Bork, your Sweedish Chef Puppet
Bork puts the 'sh' back into IT. Bork Bork Bork.
Bork is a bash-based DSL for system configuration management. Its goal is to provide a zero-dependency solution for making assertions about the state of a system and when needed, truthing them.
by Matthew Lyon matthew@lyonheart.us
Bare Minimum Requirements
Bork is written against Bash 3.2. It may not perfectly run there yet, and that's where you come in :) The goal is to run out-of-box on any modern UNIX system, whcih should (hopefully) include sed, awk and grep.
If you're going to use it, you'll presumably need a way to copy files to your target machine, such as scp or curl.
Why
You might ask, why not use Chef or Puppet instead? Good question. They're existing mature tools for doing this kind of thing, with vibrant communities. However after working with both, I wanted something dramatically simpler and less opinionated.
Bork is a shell program. You run it how you want.
Concepts
Configs
A config is a bash script that is run under a bork "harness" that makes assertions about the state of a system. A basic config would look like this:
use brew git github # pulls these assertions out of stdlib into use
ok git # asserts system pkg manager has git package installed
ok directories ~/code # asserts ~/code exists
destination push ~/code # uses the "destination stack" to change the working directory
# using this over pushd has some benefits
ok github mattly/dotfiles # asserts code from git@github.com:mattly/dotfiles
# exists in ~/code/dotfiles
ok brew vim # asserts homebrew has installed vim
destination push vim/bundle
ok github tpope/vim-pathogen # asserts pathogen installed from github
ok github shougo/vimproc # asserts vimproc installed from github
if did_update; then # if vimproc was installed or upgraded, then re-run make
(cd vimproc && make clean && make)
fi
This config could be tested by bork with bork status vim.sh
or satisfied with
bork satisfy vim.sh
. In the future, I'd like to provide a 'compile' option to
generate a single, portable shell script.
Assertions
An assertion is basically something like:
- "this package should be installed"
- "this directory should exist"
- "these files should exist from somewhere else on the internet"
- "this file should be symlinked to somewhere else or have these permissions"
Use your imagination.
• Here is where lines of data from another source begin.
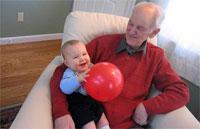 Многие бабушки и дедушки, занятые воспитанием внуков, не знают о вреде ходунков и других моментах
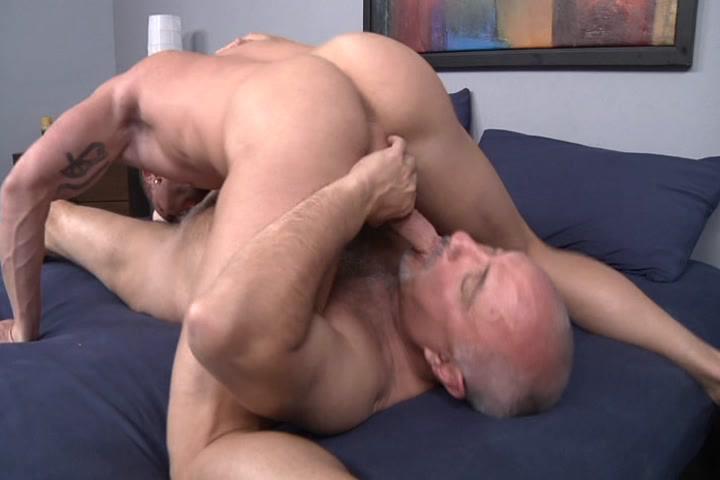 Jake cruise girth brooks kissing images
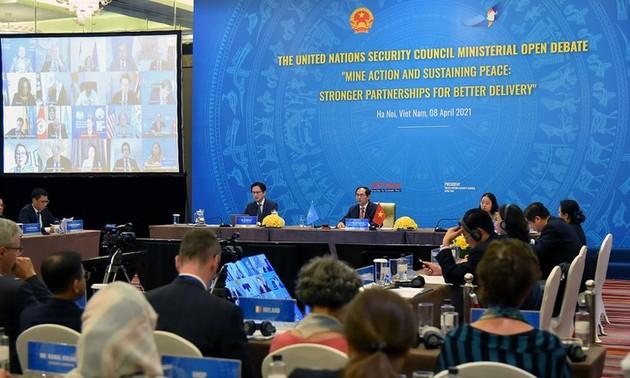 Debaten en la ONU bajo la presidencia vietnamita sobre las bombas y minas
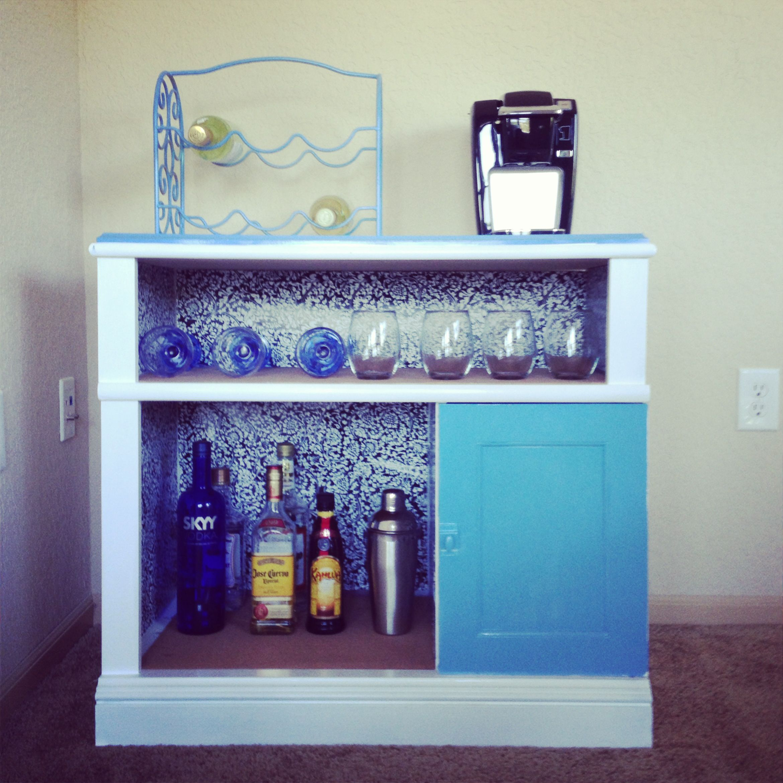 Diy Mini Bar For The Apartment Diy Apartments Diy Moving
Look in core/
and stdlib/
and see the existing ones:
pkg:
a pass-through to the system package manager.brew
: homebrew, used by the aboveapt
: apt, used by pkggit
: code from a git repositorygithub
: like previously, but with a github url patterndirectories
: that certain directories existsymlink
: that certain files are symlinked elsewhere
More assertion types are planned:
- other package managers: apt, yum, etc.
- VCS managers: hg, darcs
- PL package managers: npm, rubygems, pip, cabal, etc. Note that bork is intended for global installation of these packages, not per-project; tools like Bundler or package.json are more appropriate for project-level assertions.
- Cron jobs, init.d files, launchctl tasks, etc
- Files exist with certain text, and some kind of template renderer
- OS X settings via defaults
Look At All The Things It's NOT Doing
To the degree Bork is opinionated, it is very opinionated about what it does not want responsibility for:
- Collaboration: Use GitHub. Or Whatever.
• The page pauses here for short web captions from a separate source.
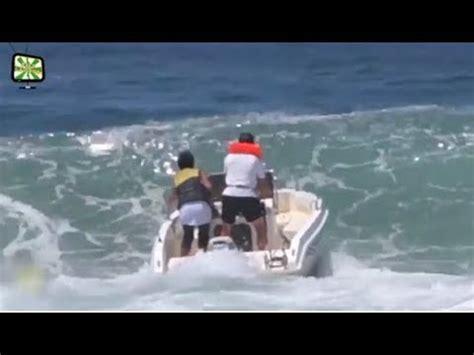 epic pontoon boats epic boat fail man vs boats 16 avalon luxury pontoons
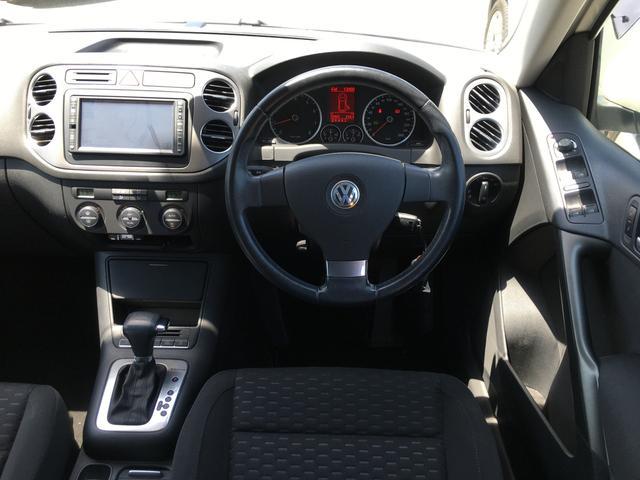 トラック&フィールド 4WD HDDナビ フルセグTV バックカメラ ETC MTモード付AT オートライト HIDライト フォグライト 純正アルミホイール キーレス スペアキー(7枚目)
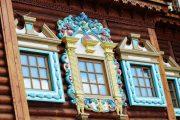 Фото 51 Наличник на окна в деревянном доме: декоративное украшение фасада и 70+ оригинальных примеров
- Versioning: Bring your own VCS. Git, Mercurial, Darcs, CVS or whatever.
- Orchestration: There are plenty of good tools that do this already. Fabric and Capistrano come immediately to mind.
- Role Management: Just include another config. Compose configs from sub-configs.
- Hardcore Dependency Management: This should be outsourced to your package manager, then managed inline in your scripts. For example, the 'rbenv' package should be installed before calling an rbenv source. This is coding 101, people. It ain't that hard.